We propose a new approach to analyze stochastic systems based on robust optimisation, which we have applied to solve some of the key problems in these application domains.The key idea is to replace the Kolmogorov axioms as primitives of probability theory, with some of the asymptotic implications of probability theory: the central limit theorem and law of large numbers and to define appropriate robust optimisation problems to perform performance analysis. In this way, the performance analysis questions become highly structured optimisation problems (linear, conic, mixed integer) for which there exist efficient, practical algorithms that are capable of solving truly large scale systems. 
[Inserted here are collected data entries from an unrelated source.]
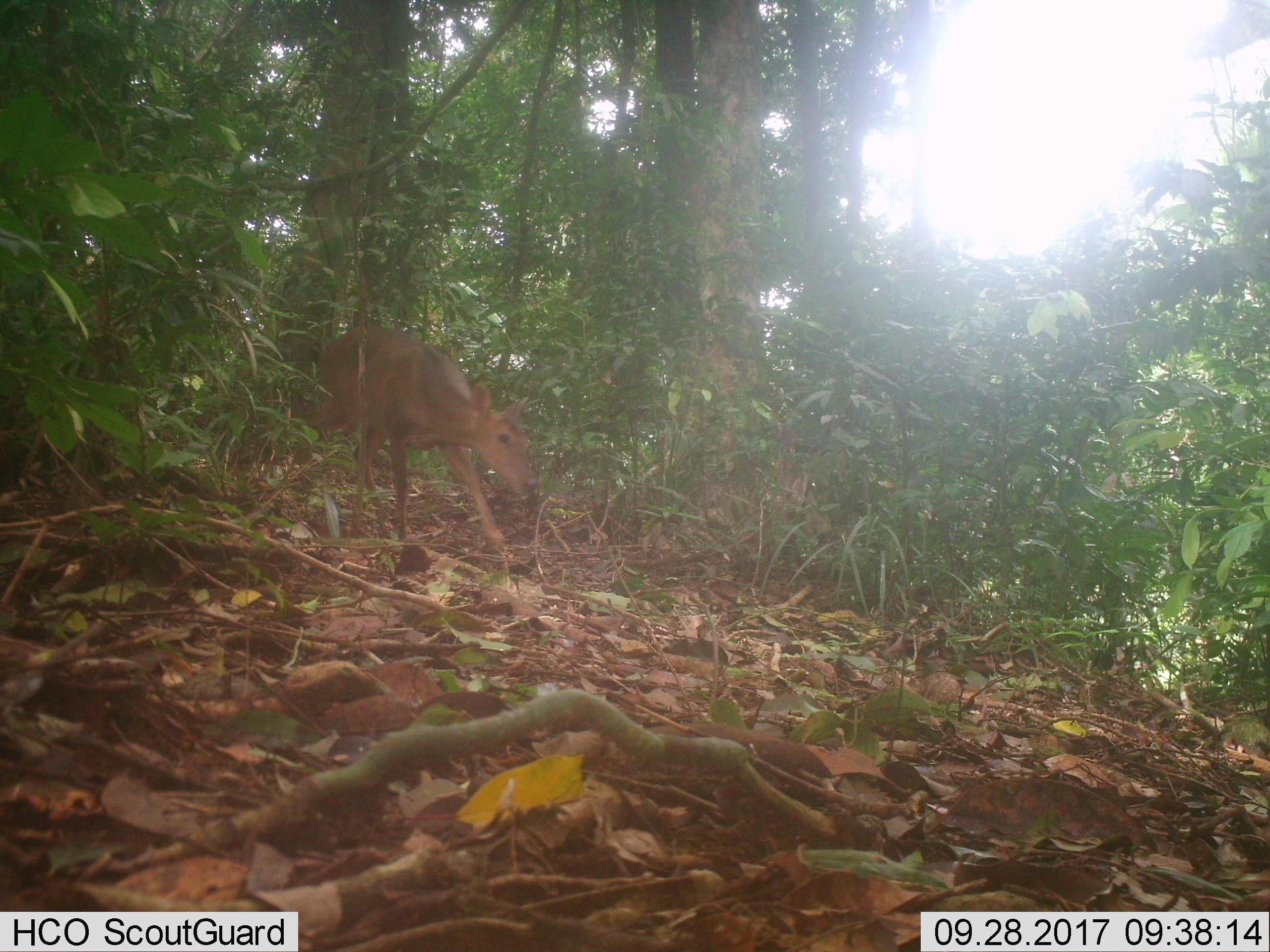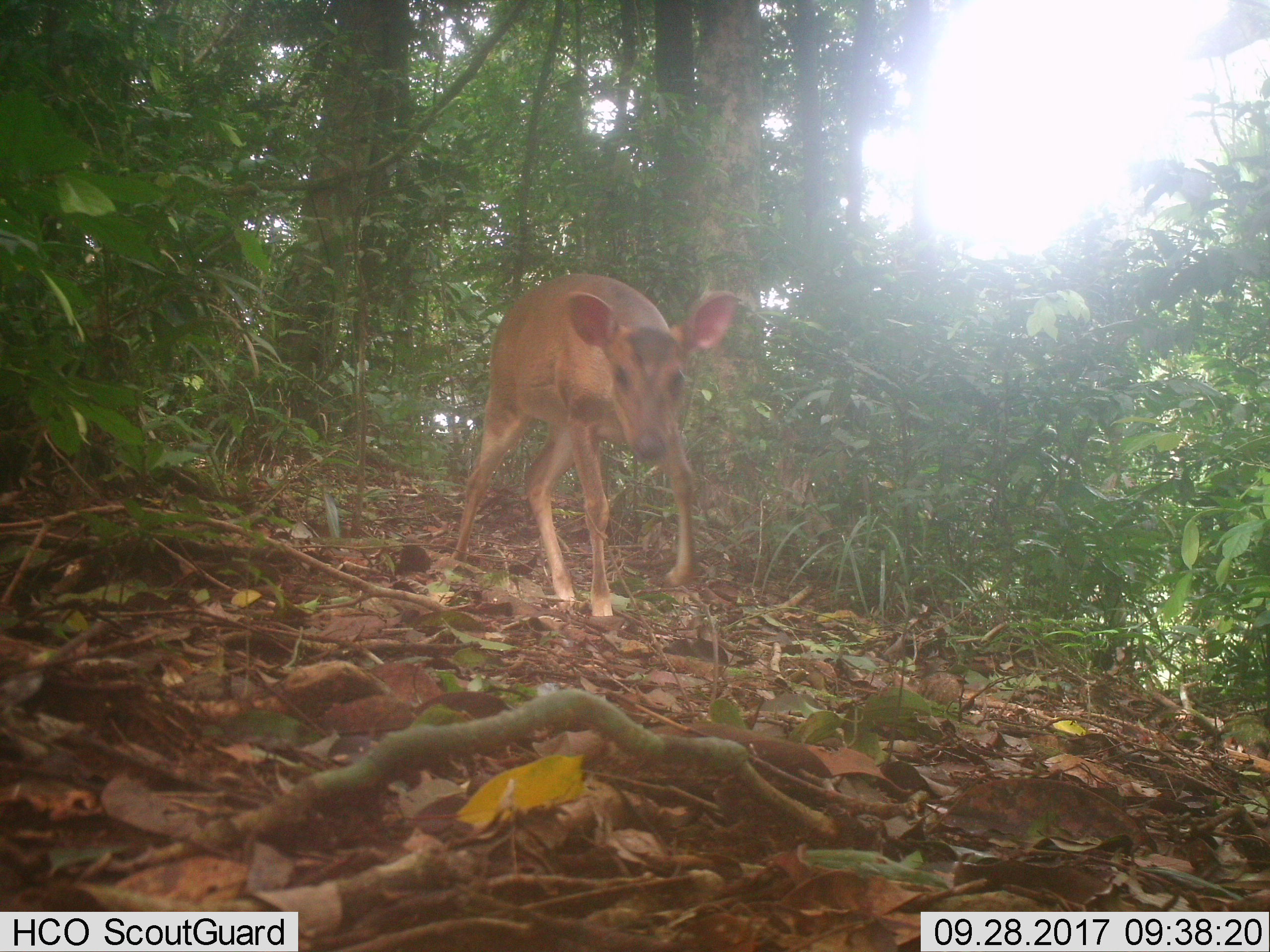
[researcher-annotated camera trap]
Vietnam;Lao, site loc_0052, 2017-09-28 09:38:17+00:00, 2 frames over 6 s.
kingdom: Animalia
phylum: Chordata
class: Mammalia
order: Artiodactyla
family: Cervidae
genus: Muntiacus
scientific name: Muntiacus vuquangensis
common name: large-antlered muntjac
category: large antlered muntjac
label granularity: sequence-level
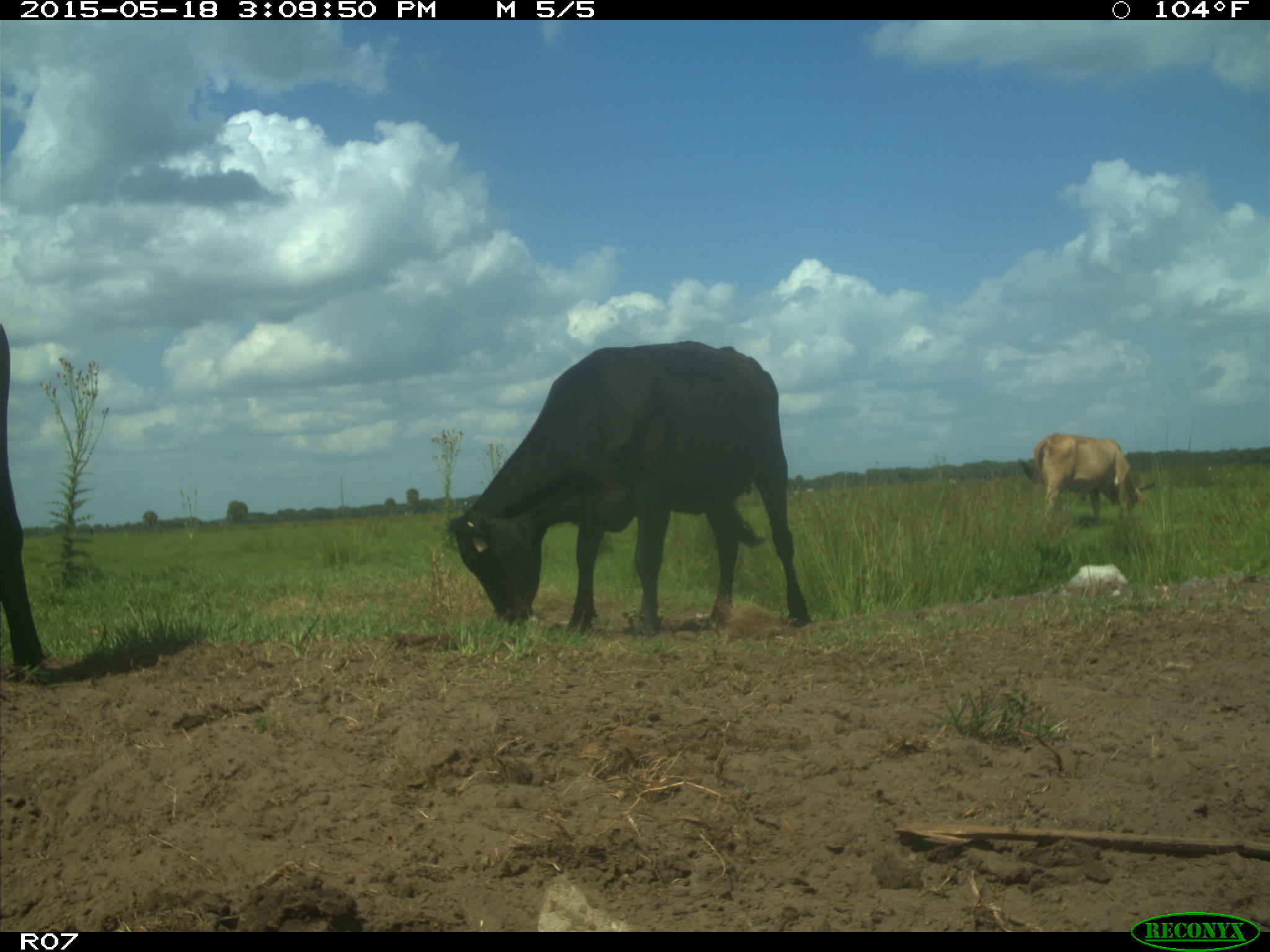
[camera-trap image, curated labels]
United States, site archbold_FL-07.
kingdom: Animalia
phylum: Chordata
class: Mammalia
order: Artiodactyla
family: Bovidae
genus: Bos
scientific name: Bos taurus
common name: domestic cow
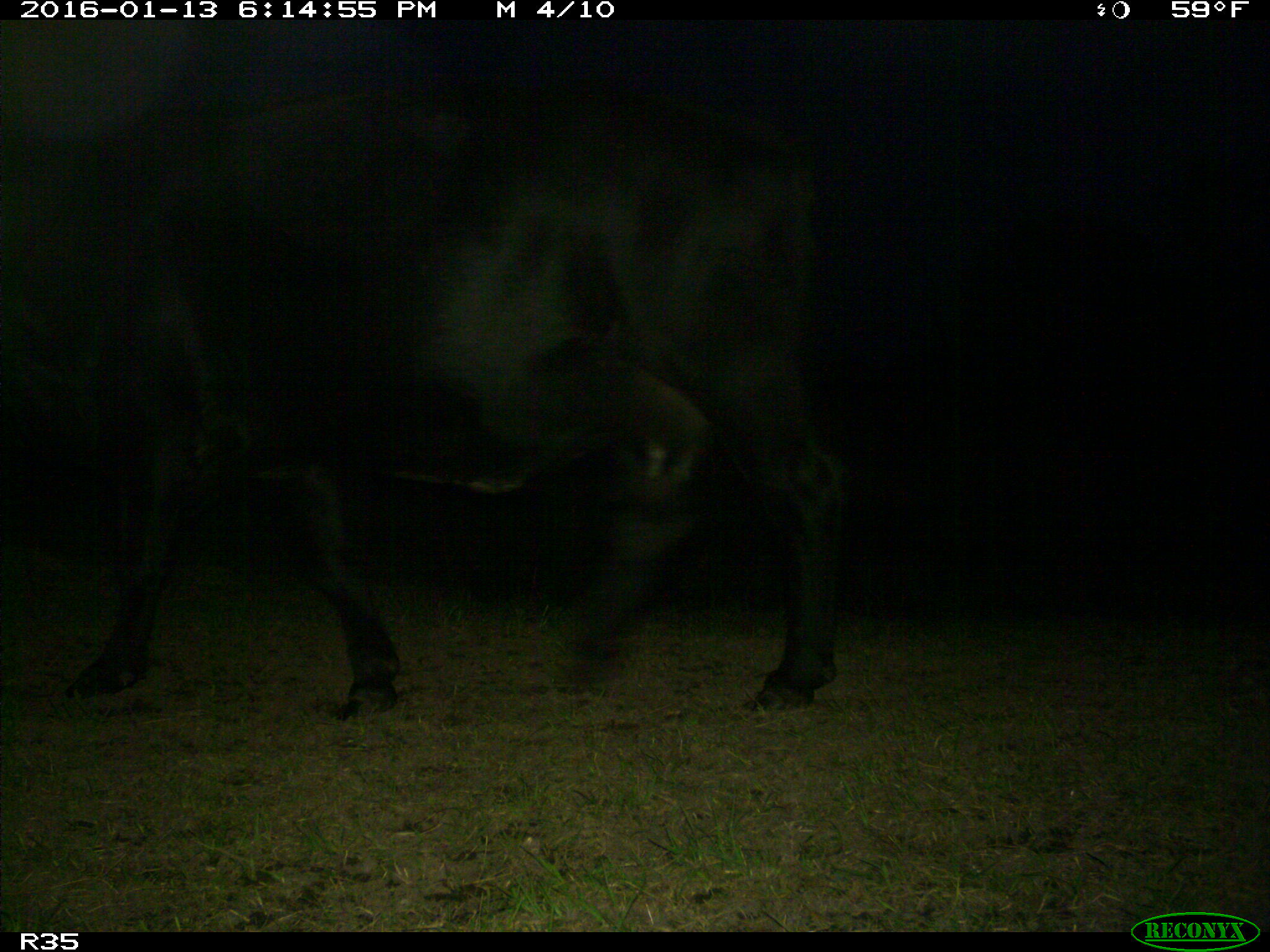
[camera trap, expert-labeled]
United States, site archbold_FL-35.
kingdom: Animalia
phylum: Chordata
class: Mammalia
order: Artiodactyla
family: Bovidae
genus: Bos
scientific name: Bos taurus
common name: domestic cow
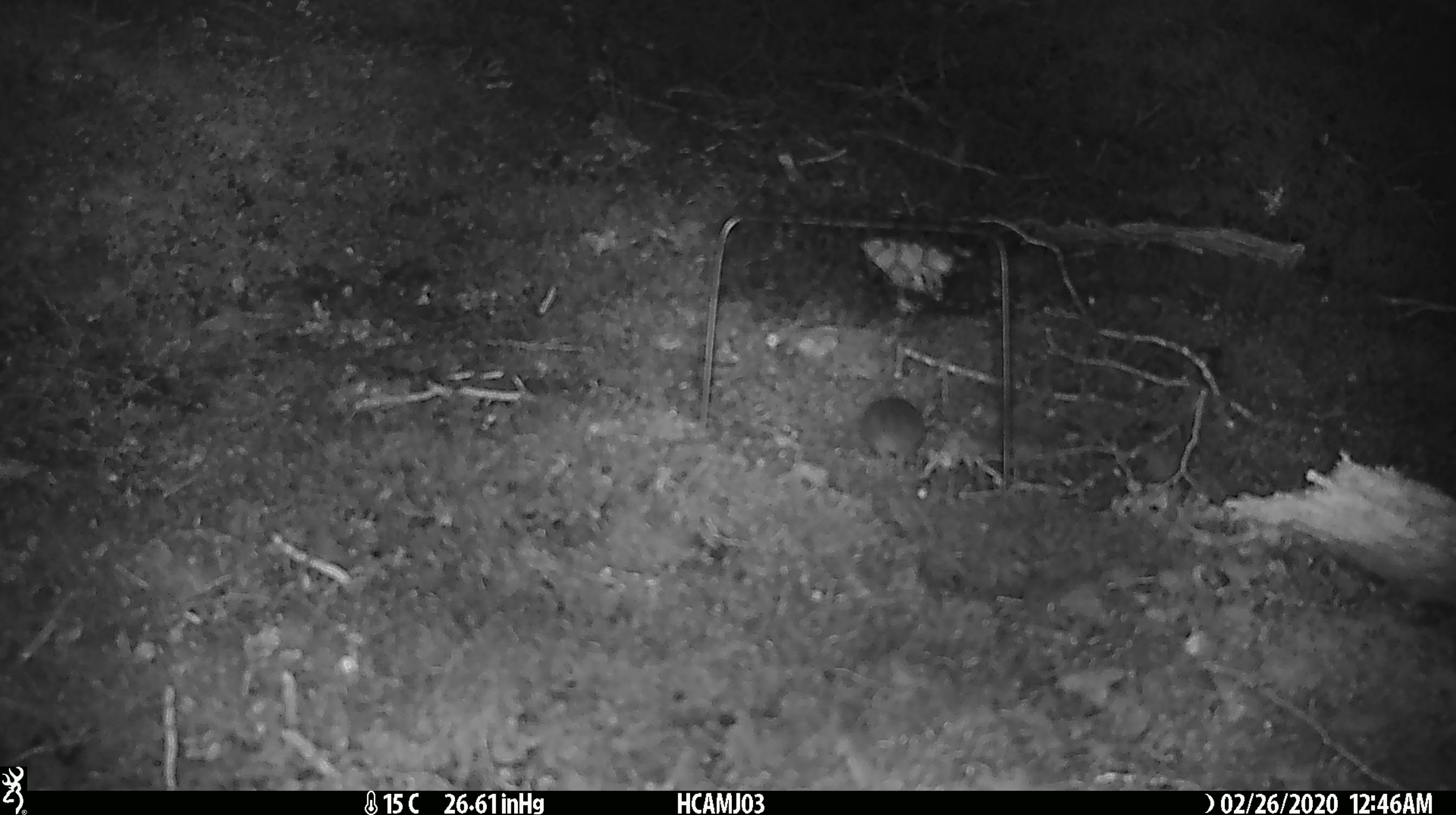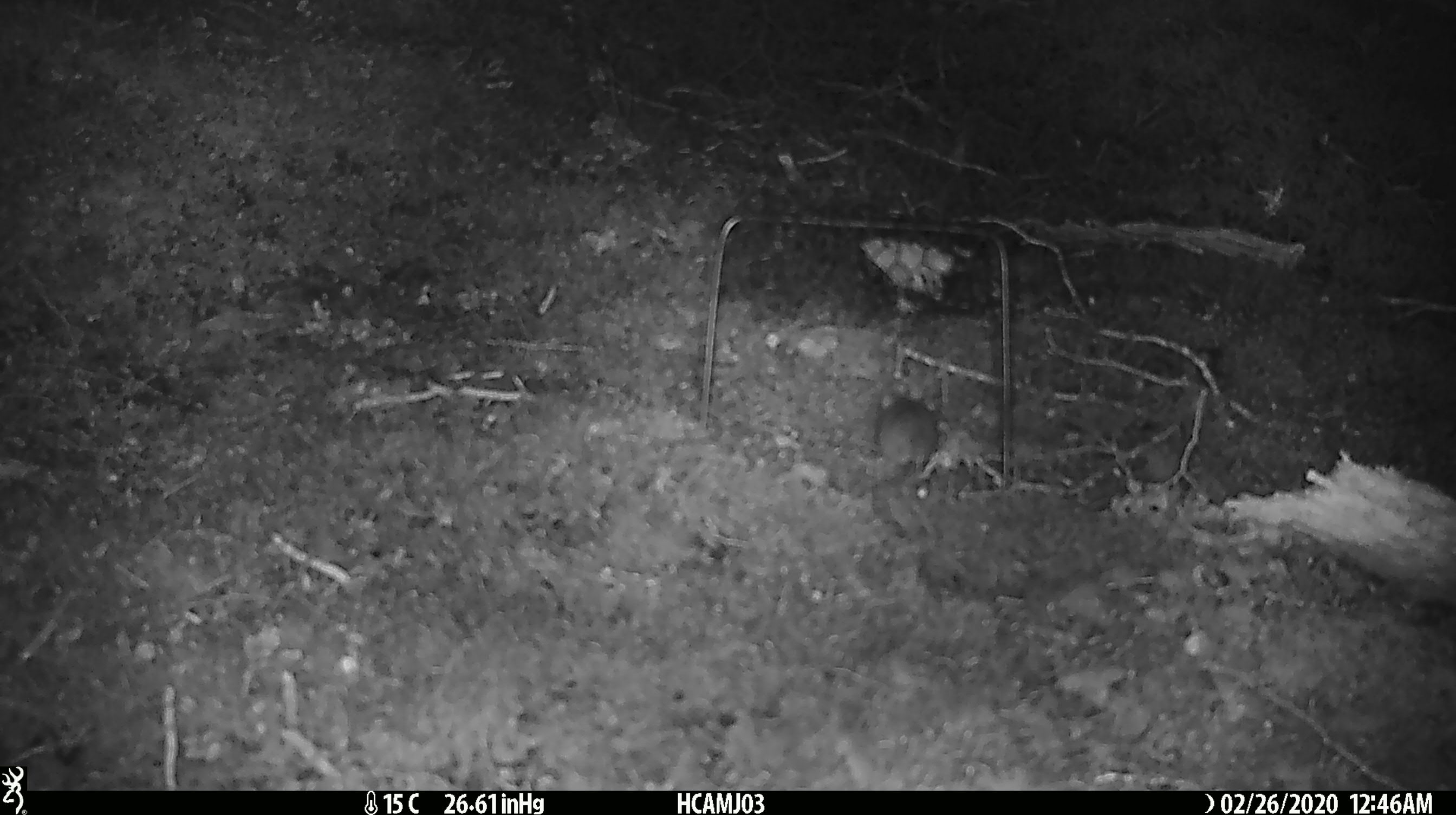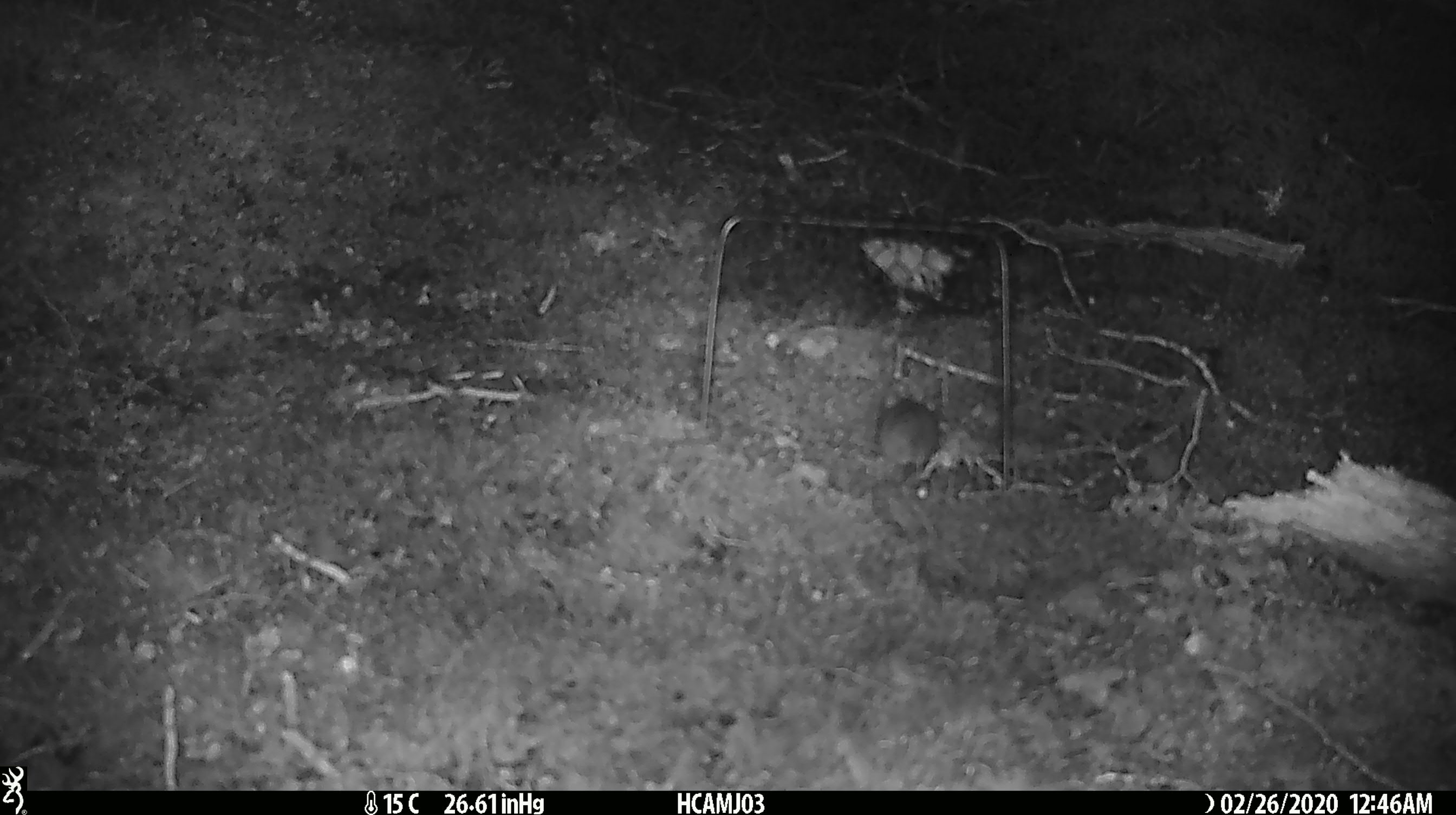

In this talk, we revisit the auction design problem for multi-item auctions with budget constrained buyers by introducing a robust optimisation approach to model (a) concepts such as incentive compatibility and individual rationality that are naturally expressed in the language of robust optimisation and (b) the auctioneer’s beliefs on the buyers’ valuations of the items. Rather than using probability distributions (the classical probabilistic approach) or an adversarial model to model valuations, we introduce an uncertainty set based model for these valuations. We construct these uncertainty sets to incorporate historical information available to the auctioneer in a way that is consistent with limit theorems of probability theory or knowledge of the probability distribution. In this setting, we formulate the auction design problem as a robust optimisation problem and provide a characterization of the optimal solution as an auction with reservation prices, thus extending the work of Myerson [1981] from single item without budget constraints, to multiple items with budgets, potentially correlated valuations and uncertain budgets. We propose an algorithm for calculating the reservation prices by solving a bilinear optimisation problem which, although theoretically difficult in general, is numerically tractable. Moreover, this bilinear optimisation problem reduces to a linear optimisation problem for auctions without budget constraints and the auction becomes the classical second price auction. We report computational evidence that suggests the proposed approach (a) is numerically tractable for large scale auction design problems, (b) leads to improved revenue compared to the classical probabilistic approach when the true distributions are different from the assumed ones, and (c) leads to higher revenue when correlations in the buyers’ valuations are explicitly modeled.

Joint work with Professor Dimitris Bertsimas, MIT.